Slidell's arrival at the Mexican port of Vera Cruz set off a chain of events that helped to spark another coup. Rumors spread throughout Mexico that President José Joaquin Herrera was about to betray his country by giving away Mexican territory to the Americans. Hoping to protect himself against these charges of treason, Herrera abruptly decided to refuse to meet with Slidell. But it was too late. Major General Mariano Paredes won support from the military and the church to overthrow the Herrera government, promising to resist American encroachments against Mexican interests.
Mexico's refusal to receive Slidell and pursue a negotiated settlement made it plausible for President Polk to claim that he'd sought a peaceful solution to America's problems with Mexico, only to be rebuffed and forced to turn to a military solution as a last resort. In fact, Polk deeply desired war with Mexico and the military takeover there helped him get his war. Slidell's rejection led directly to the president's order to General Zachary Taylor to march into the disputed lands south of the Nueces, which in turn led directly to the opening of armed combat.

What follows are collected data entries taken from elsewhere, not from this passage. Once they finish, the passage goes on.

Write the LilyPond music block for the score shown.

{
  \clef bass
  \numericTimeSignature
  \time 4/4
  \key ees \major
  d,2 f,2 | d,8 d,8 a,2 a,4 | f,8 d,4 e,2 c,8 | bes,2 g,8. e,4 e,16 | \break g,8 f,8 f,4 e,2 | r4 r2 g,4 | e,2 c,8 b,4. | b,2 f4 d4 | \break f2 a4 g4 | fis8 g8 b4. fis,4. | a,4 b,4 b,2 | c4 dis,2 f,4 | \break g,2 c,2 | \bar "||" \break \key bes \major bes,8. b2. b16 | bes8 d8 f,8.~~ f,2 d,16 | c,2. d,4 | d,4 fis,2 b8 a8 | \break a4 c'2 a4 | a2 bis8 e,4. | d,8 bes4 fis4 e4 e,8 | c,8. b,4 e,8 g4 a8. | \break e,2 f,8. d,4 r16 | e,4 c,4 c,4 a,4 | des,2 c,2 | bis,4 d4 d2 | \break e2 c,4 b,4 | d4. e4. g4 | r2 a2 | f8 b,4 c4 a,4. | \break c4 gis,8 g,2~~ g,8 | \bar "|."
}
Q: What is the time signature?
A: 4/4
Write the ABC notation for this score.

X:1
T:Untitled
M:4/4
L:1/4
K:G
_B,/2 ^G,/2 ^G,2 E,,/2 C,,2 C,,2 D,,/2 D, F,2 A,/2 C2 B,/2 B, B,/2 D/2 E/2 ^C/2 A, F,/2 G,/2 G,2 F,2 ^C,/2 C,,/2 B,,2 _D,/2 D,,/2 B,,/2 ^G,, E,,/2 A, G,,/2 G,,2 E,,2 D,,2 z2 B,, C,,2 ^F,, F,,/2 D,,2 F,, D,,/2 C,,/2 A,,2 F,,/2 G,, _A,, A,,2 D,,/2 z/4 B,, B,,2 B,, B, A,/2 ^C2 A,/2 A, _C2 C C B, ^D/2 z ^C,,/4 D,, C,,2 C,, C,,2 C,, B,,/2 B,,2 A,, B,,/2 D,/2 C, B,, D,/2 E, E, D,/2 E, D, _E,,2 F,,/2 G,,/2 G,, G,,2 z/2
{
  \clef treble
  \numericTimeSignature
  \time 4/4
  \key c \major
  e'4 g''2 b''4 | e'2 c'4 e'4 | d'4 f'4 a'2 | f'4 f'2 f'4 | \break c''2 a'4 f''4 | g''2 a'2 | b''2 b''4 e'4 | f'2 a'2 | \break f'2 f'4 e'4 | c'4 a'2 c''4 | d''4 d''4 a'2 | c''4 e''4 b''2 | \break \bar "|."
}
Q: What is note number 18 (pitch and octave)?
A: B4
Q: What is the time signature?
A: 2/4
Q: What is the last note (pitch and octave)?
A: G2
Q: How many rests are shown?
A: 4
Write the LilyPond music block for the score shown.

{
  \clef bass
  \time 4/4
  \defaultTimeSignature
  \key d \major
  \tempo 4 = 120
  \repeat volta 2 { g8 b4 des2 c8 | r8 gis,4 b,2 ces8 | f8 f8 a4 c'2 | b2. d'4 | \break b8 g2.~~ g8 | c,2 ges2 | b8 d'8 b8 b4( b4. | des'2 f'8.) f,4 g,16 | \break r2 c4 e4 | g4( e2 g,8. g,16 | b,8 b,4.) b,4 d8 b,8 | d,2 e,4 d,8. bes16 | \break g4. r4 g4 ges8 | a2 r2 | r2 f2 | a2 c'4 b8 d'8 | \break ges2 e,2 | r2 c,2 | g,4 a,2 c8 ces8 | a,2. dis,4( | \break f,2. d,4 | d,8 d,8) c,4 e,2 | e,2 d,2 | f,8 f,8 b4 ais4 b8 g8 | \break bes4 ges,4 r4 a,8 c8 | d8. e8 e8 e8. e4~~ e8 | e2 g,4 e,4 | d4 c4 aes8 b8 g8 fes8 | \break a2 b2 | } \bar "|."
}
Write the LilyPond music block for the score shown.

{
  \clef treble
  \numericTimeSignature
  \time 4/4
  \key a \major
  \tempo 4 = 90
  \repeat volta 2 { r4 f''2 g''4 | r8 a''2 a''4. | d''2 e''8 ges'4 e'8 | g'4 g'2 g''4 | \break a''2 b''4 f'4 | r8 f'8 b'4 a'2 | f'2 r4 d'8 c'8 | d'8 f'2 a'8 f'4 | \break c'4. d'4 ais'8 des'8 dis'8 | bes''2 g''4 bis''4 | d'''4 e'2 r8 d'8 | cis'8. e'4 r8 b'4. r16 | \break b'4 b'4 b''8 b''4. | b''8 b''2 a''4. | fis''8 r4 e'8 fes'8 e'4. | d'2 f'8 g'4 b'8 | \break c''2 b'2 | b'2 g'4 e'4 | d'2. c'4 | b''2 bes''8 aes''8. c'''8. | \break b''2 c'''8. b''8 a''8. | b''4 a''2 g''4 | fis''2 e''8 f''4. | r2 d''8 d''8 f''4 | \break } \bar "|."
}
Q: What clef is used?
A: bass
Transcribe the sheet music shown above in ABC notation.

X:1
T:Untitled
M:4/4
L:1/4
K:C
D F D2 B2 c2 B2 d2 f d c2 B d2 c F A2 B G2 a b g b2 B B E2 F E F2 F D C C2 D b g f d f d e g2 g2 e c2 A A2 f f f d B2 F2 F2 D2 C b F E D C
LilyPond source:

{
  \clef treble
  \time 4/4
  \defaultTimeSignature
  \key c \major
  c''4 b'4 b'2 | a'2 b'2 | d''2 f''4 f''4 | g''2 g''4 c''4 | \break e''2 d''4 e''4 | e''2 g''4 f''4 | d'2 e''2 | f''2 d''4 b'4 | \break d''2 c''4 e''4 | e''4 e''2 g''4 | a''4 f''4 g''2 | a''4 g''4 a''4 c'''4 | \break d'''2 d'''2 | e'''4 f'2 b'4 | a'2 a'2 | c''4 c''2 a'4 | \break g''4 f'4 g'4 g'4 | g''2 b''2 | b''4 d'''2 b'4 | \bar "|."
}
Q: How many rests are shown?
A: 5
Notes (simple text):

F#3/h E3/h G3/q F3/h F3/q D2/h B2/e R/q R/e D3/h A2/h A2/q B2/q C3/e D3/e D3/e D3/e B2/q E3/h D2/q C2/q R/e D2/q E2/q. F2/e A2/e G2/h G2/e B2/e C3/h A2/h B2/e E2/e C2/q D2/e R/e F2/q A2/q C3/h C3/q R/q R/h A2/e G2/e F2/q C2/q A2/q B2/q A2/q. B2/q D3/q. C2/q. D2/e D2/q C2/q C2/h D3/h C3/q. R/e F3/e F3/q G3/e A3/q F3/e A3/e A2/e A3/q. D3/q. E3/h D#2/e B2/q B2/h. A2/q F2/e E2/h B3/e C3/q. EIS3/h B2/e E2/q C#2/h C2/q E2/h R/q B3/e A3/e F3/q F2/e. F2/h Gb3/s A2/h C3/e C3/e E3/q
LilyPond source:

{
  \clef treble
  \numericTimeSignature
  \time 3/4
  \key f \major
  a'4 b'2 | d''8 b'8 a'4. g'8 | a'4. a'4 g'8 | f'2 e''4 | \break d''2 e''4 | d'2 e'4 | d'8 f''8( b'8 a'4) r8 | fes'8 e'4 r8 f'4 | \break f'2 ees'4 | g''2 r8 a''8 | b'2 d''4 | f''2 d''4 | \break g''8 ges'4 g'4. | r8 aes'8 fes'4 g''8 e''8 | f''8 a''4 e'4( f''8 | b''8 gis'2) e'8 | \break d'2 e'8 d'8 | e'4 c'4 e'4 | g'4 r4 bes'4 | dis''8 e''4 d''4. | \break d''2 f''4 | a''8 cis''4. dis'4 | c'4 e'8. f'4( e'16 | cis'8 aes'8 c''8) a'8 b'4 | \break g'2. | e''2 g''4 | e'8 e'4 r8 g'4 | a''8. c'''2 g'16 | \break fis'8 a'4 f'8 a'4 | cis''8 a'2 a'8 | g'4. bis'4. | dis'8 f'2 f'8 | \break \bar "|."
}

16 American soldiers became casualties in the first skirmish, giving Polk the justification he'd been looking for to seek funding from Congress for a war it had never formally authorized.
Only 14 representatives and two senators voted against the spending bill. Many of those who did vote for the measure were skeptical of the administration's version of the events that led to the conflict, but for political reasons—especially since the fighting had already begun and without funding the soldiers would be stranded—they didn't withhold the war appropriations. While the conflict had a few outspoken and even famous critics, most Americans enthusiastically supported it.
The Treaty
General Santa Anna of Mexico seized power in the early days of the war and mounted a fight that lasted almost two years. But by the end of 1847, General Zachary Taylor had become a national hero in the United States for winning two victories at the Rio Grande and mounting a successful advance into northeastern Mexico, where he took Monterrey and routed Santa Anna's army at the battle of Buena Vista.
General Winfield Scott invaded central Mexico via the port of Vera Cruz and—for the first time in American history—U.S. forces took the capital of a foreign nation. Diplomat Nicholas P. Trist negotiated a settlement (which the defeated Mexicans had little choice but to accept) whereby the United States paid $15 million for territory that included Texas (with a southern boundary along the Rio Grande) and most of what later became the American southwest.
Mexico lost over half of its territory.